__Task goal__
Transcribe the entries below exactly; leave every image out.

__Record set__

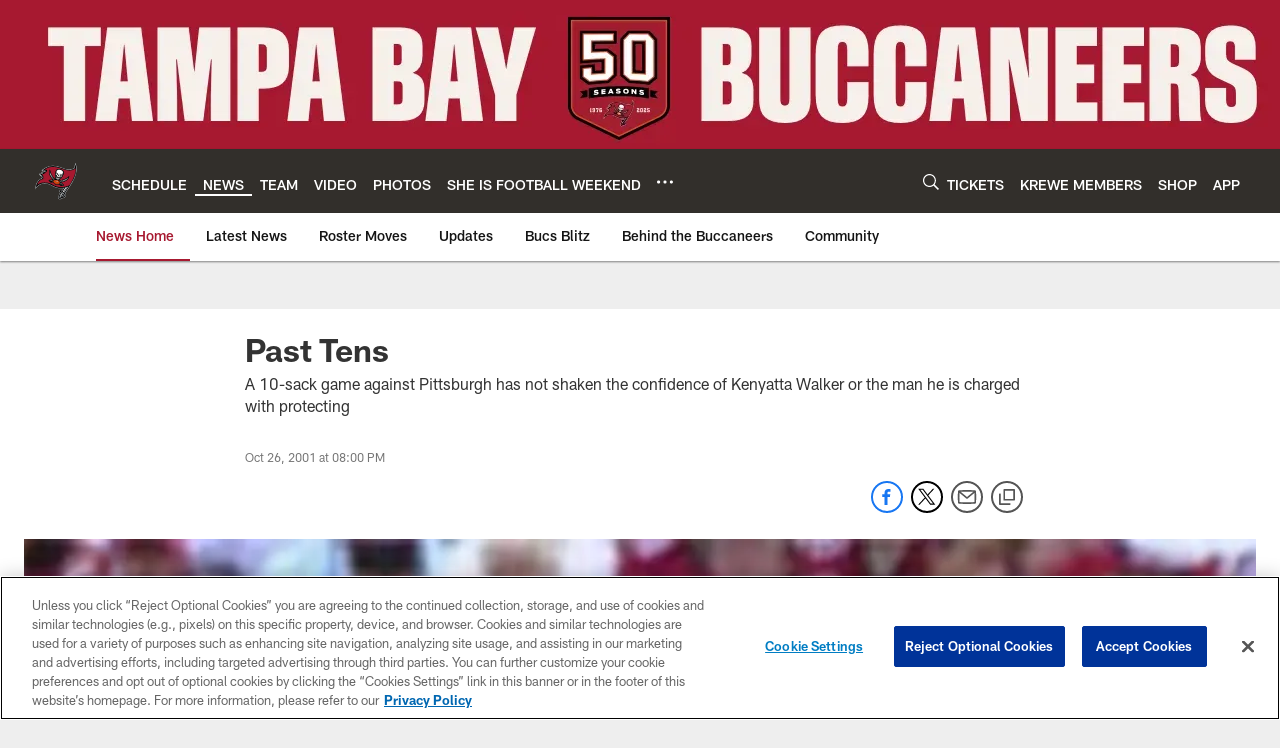

--- FILE ---
content_type: text/html; charset=utf-8
request_url: https://www.google.com/recaptcha/api2/aframe
body_size: 266
content:
<!DOCTYPE HTML><html><head><meta http-equiv="content-type" content="text/html; charset=UTF-8"></head><body><script nonce="Jmgj6owDCuAa7t5-H9G0lA">/** Anti-fraud and anti-abuse applications only. See google.com/recaptcha */ try{var clients={'sodar':'https://pagead2.googlesyndication.com/pagead/sodar?'};window.addEventListener("message",function(a){try{if(a.source===window.parent){var b=JSON.parse(a.data);var c=clients[b['id']];if(c){var d=document.createElement('img');d.src=c+b['params']+'&rc='+(localStorage.getItem("rc::a")?sessionStorage.getItem("rc::b"):"");window.document.body.appendChild(d);sessionStorage.setItem("rc::e",parseInt(sessionStorage.getItem("rc::e")||0)+1);localStorage.setItem("rc::h",'1769013468588');}}}catch(b){}});window.parent.postMessage("_grecaptcha_ready", "*");}catch(b){}</script></body></html>

--- FILE ---
content_type: text/javascript; charset=utf-8
request_url: https://auth-id.buccaneers.com/accounts.webSdkBootstrap?apiKey=4_yDbLeGj-S3OfW8PD1PKIdg&pageURL=https%3A%2F%2Fwww.buccaneers.com%2Fnews%2Fpast-tens-2184330&sdk=js_latest&sdkBuild=18435&format=json
body_size: 423
content:
{
  "callId": "019be16b4b2575638b211340e2a37a2e",
  "errorCode": 0,
  "apiVersion": 2,
  "statusCode": 200,
  "statusReason": "OK",
  "time": "2026-01-21T16:37:43.855Z",
  "hasGmid": "ver4"
}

__Exercise result__
--- FILE ---
content_type: text/html; charset=utf-8
request_url: https://www.google.com/recaptcha/api2/aframe
body_size: 266
content:
<!DOCTYPE HTML><html><head><meta http-equiv="content-type" content="text/html; charset=UTF-8"></head><body><script nonce="Jmgj6owDCuAa7t5-H9G0lA">/** Anti-fraud and anti-abuse applications only. See google.com/recaptcha */ try{var clients={'sodar':'https://pagead2.googlesyndication.com/pagead/sodar?'};window.addEventListener("message",function(a){try{if(a.source===window.parent){var b=JSON.parse(a.data);var c=clients[b['id']];if(c){var d=document.createElement('img');d.src=c+b['params']+'&rc='+(localStorage.getItem("rc::a")?sessionStorage.getItem("rc::b"):"");window.document.body.appendChild(d);sessionStorage.setItem("rc::e",parseInt(sessionStorage.getItem("rc::e")||0)+1);localStorage.setItem("rc::h",'1769013468588');}}}catch(b){}});window.parent.postMessage("_grecaptcha_ready", "*");}catch(b){}</script></body></html>

--- FILE ---
content_type: text/javascript; charset=utf-8
request_url: https://auth-id.buccaneers.com/accounts.webSdkBootstrap?apiKey=4_yDbLeGj-S3OfW8PD1PKIdg&pageURL=https%3A%2F%2Fwww.buccaneers.com%2Fnews%2Fpast-tens-2184330&sdk=js_latest&sdkBuild=18435&format=json
body_size: 423
content:
{
  "callId": "019be16b4b2575638b211340e2a37a2e",
  "errorCode": 0,
  "apiVersion": 2,
  "statusCode": 200,
  "statusReason": "OK",
  "time": "2026-01-21T16:37:43.855Z",
  "hasGmid": "ver4"
}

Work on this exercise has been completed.